* _Page excerpt_
But for now, back to Tuesday mid-morning or whenever the hell this was!
Immediately, I could see that there were shows I could feasibly do without even getting on a plane. I’d be driving for yet another tour, but not so far that I’d curse the band, or call them nasty names while doing it. After all, I’m NEVER doing another road trip where I drive 1300 miles in a four day stretch to see the band all over the southwest US. (Been there, done that in 2012 with Amanda. All I can say here at this time is that we survived.) No freaking way I’m doing that again, and certainly not alone. I began listing dates in my planner, seeing if they even sort of fit in with my schedule.
All the while, I’m trying to remind myself that this is indeed the band that had tickets going well-north of $1,000 for seats in Vegas, and that this is the same band that thought it was okay to short set the audience for one out of the two shows of Halloween weekend. I was so angry I refused to go to those shows and only went to Vegas to support my BFF Jason and Dom for their DJ gig. “Bottom line”, I told myself, “Let’s not get crazy here about tickets”.
My friends are another concern. While I don’t mind going alone to shows, I prefer to be with them. They keep me sane, grounded, and out of trouble. 🙂 Let’s face it, I’ve had plenty of crazy times when I was young and dumb, and nowadays, I’m just trying to be good. Mostly.
Okay, not a lot of the time, but sometimes.
I don’t really know how long I can be away at any given time before my absence is noted. Husband is very busy with new job, the 14 year old has her own social life now (and depending upon when I travel she could easily be back in school since we begin in early/mid August and end the first full week in June ), but my mom is another story.
Even with knowing I really can’t just vanish from real life without causing great distress – and I mean mostly to myself, because ultimately I’m the one left dealing with the aftermath – I know that I’m at the age where I need to do what serves ME. I won’t be around forever. I have spent my entire adult life doing for other people. Even when I’ve thought it was my turn, my plans were shelved to make room for whatever someone else needed me to do. I’ve made choices to keep the ship afloat for everyone else even though plenty of time, I’m underwater balancing it all. Treading water? Who is treading water? I don’t even have time or energy to get to that point yet. I just know that if I don’t serve myself soon, I’m going to regret it. So here I am, looking at concert dates for a band that, as much as I dislike the system they play in, continues to throw me an occasional life preserver.
Sometimes, I even grab on to it, until I catch my breathe and go under again.
Forty-some years in, and they’re still saving me. How much longer can they really do it? I’m still trying to figure out my plan for touring, and what my friends are up to, but the reality is that I may end up doing these dates alone. I just know I need to go.
But, the presales…
I’ll be honest, the idea of having to deal with the drudgery of presales is almost enough for me to say “screw it”. I hate them. I don’t know anyone who likes them, really. It is bad enough to have to go through the process, but when you do it with even the vaguest understanding of the system, how it is rigged against the buyers and that everyone else makes a ton of money out of manipulating your love for music and a band? Well, I feel two things.
One, I’m angry that the system (Ticketmaster) is so unfair, and fucked up beyond reason. Two, I’m so glad I chose NOT to be a musician as my profession. (Even in the classical music world, the system is fucked beyond measure.)

* _Data extract_
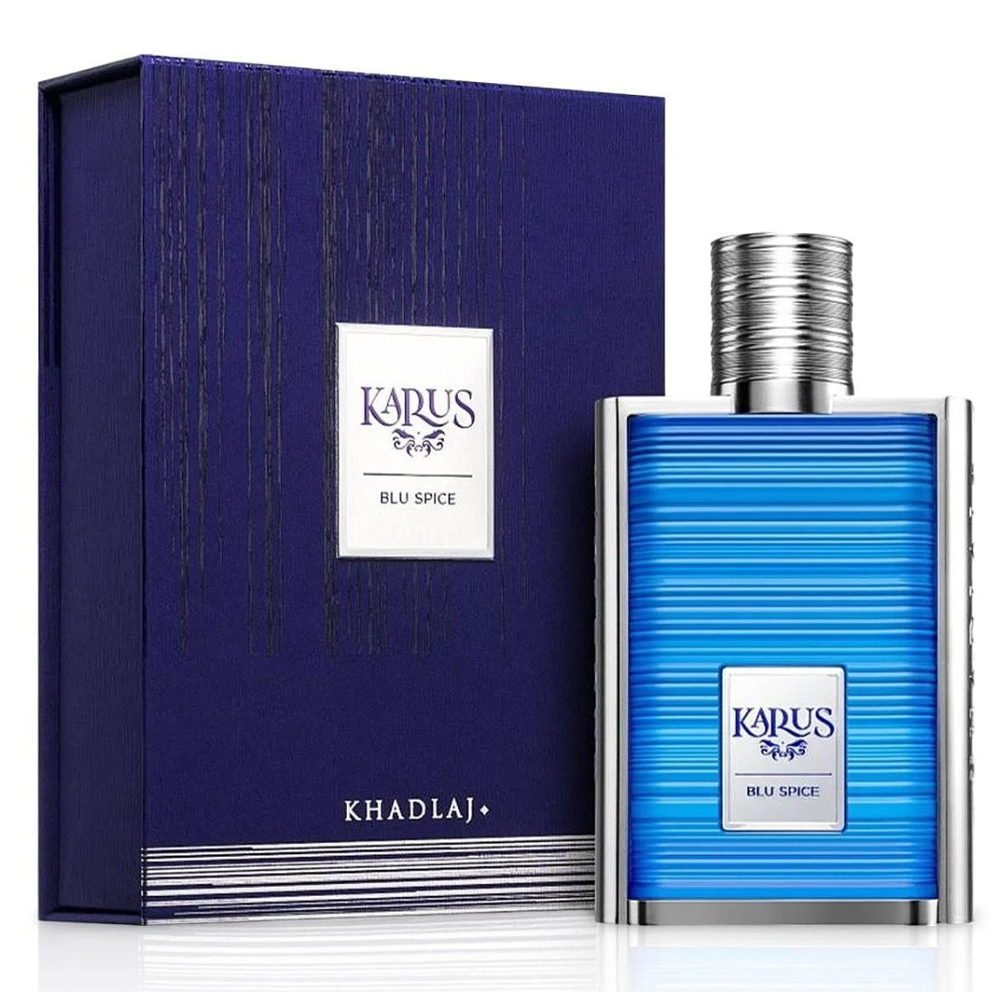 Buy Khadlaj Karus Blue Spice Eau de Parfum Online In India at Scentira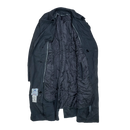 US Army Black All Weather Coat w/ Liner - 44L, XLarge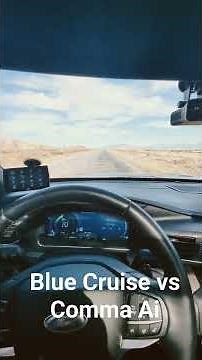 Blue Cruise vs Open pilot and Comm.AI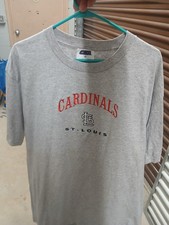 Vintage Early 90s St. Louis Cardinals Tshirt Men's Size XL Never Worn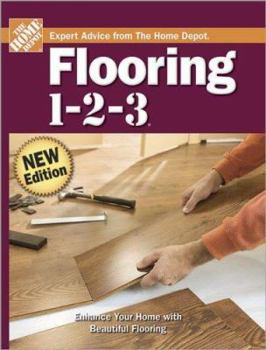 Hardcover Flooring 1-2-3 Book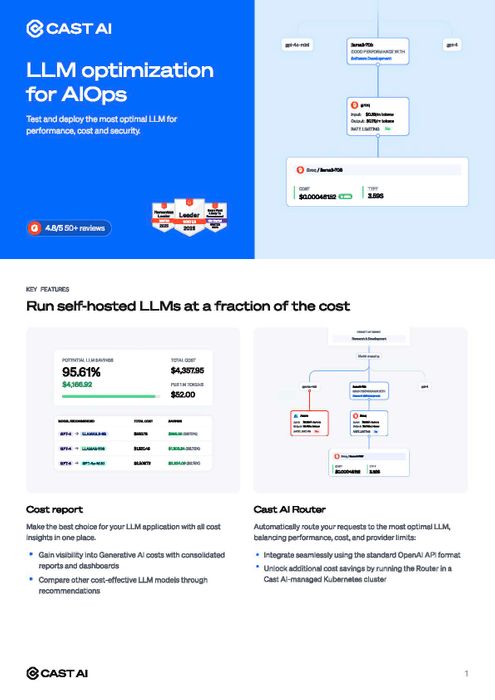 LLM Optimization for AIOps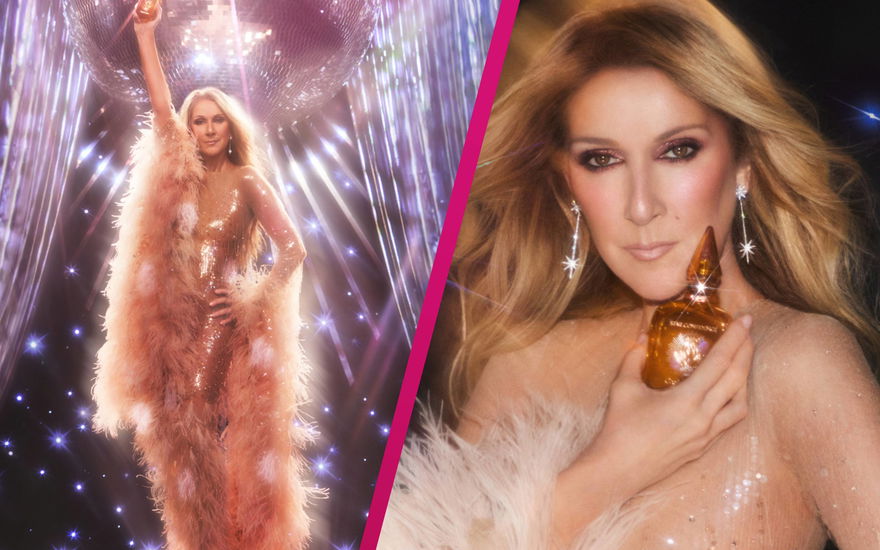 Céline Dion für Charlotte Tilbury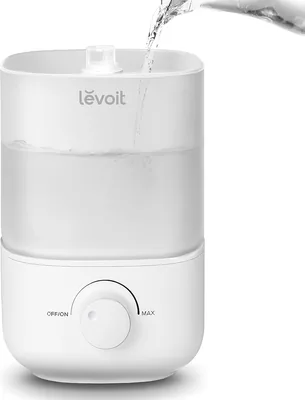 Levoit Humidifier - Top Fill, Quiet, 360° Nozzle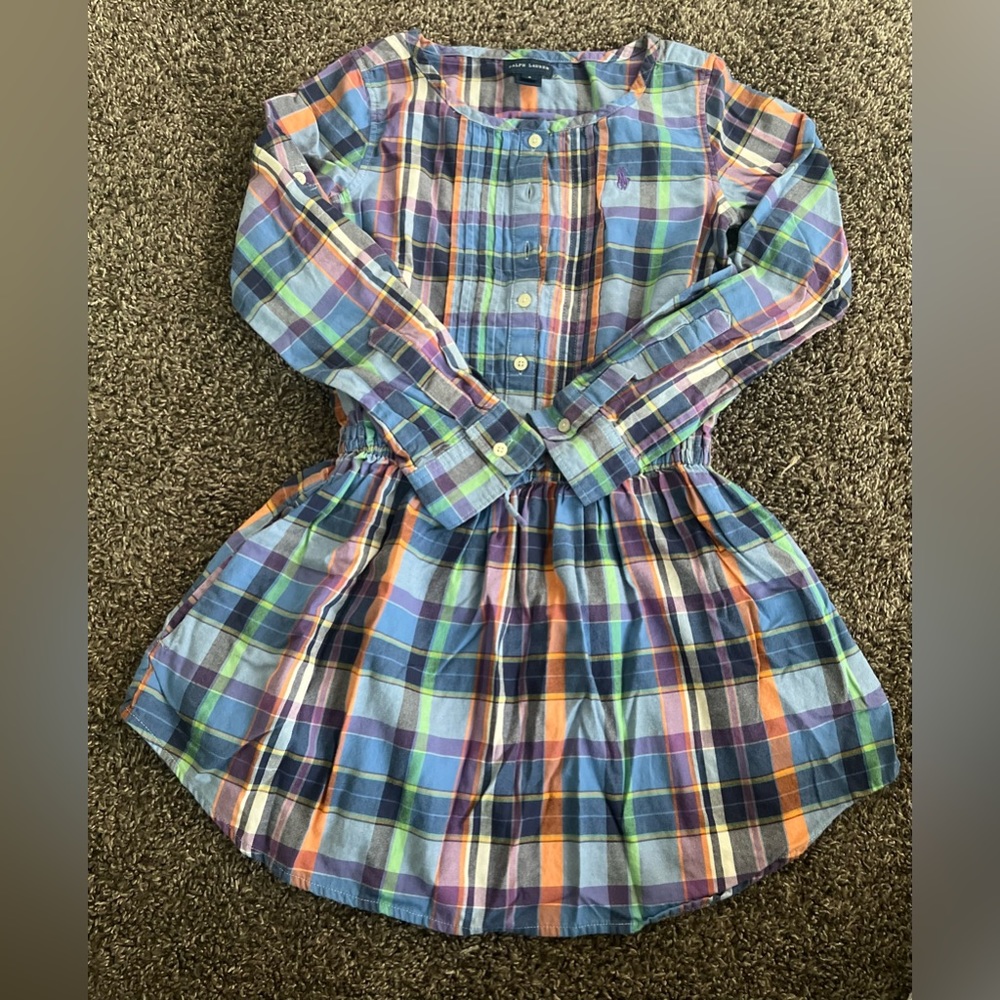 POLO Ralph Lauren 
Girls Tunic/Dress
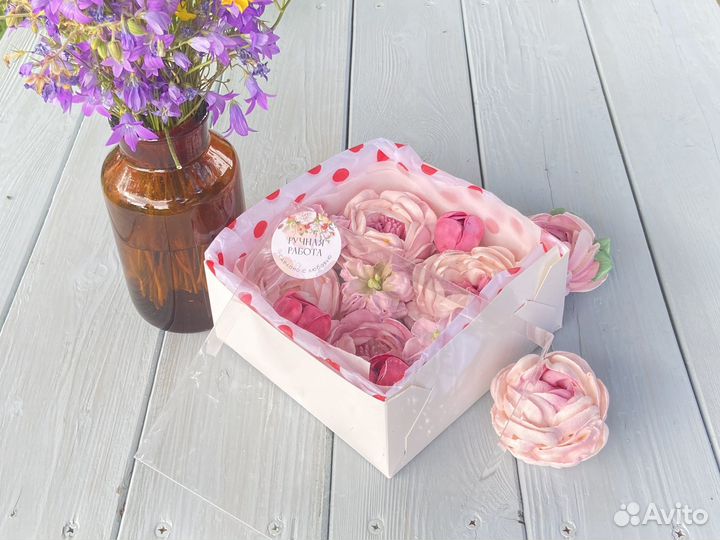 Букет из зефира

* _Tasks and exercises_
a. Name every person that the post about touring and ticket presales refers to by first name.
b. Reproduce the post about touring and ticket presales, starting with "Okay, not a" and going on through "is another story.".
c. Carry on writing the post about touring and ticket presales from the point where it stops.

* _Exercise results_
a. Amanda, Jason, Dom

b.
Okay, not a lot of the time, but sometimes.
I don’t really know how long I can be away at any given time before my absence is noted. Husband is very busy with new job, the 14 year old has her own social life now (and depending upon when I travel she could easily be back in school since we begin in early/mid August and end the first full week in June ), but my mom is another story.

c.
Just today, I was on Twitter and saw that a friend had posted some screen shots of a secondary ticketing marketplace. There were already Duran Duran tickets on sale – in the SECONDARY MARKET – for this damn tour.
Sure, some of you are saying, “That’s impossible!” I can feel the righteous indignation from here on the central coast of California!
It isn’t impossible. I’d argue that it happens more than we think. That said, it is also possible those tickets are fakes and people are hoping that most of us are dumb enough to buy. Trouble is, I think it’s tough to know on these sites, which is why so many rely on Ticketmaster, with it’s own set of problems, and a secondary market to boot!
I think Ticketmaster needs a motto like, “Why sell a seat for $300 when you can get $3000?”
No, of course it isn’t fair. I’m not saying that it is, or that you shouldn’t be mad about it. But it still happens. All. The. Time. The business wants it that way. Hell, even government wants it that way. If they didn’t, they would have fixed it the first time someone tried to stand up to Ticketmaster about it. If not then, they absolutely had the opportunity following the Taylor Swift debacle. They had the hearings – our government is FANTASTIC about having hearings – but nothing ever really gets fixed. Does it really serve anyone other than the not-wealthy music fan to fix it? I mean this way, everyone makes a ton of money. Band, management, ticket service, venue…the list goes on.
If you’re someone who has a lot of money to throw around, you can log onto Vivid Seats or any of a number of other secondary marketplaces, and buy yourself a ticket before the presales even happen. Russian roulette maybe, but hey – gambling can be fun!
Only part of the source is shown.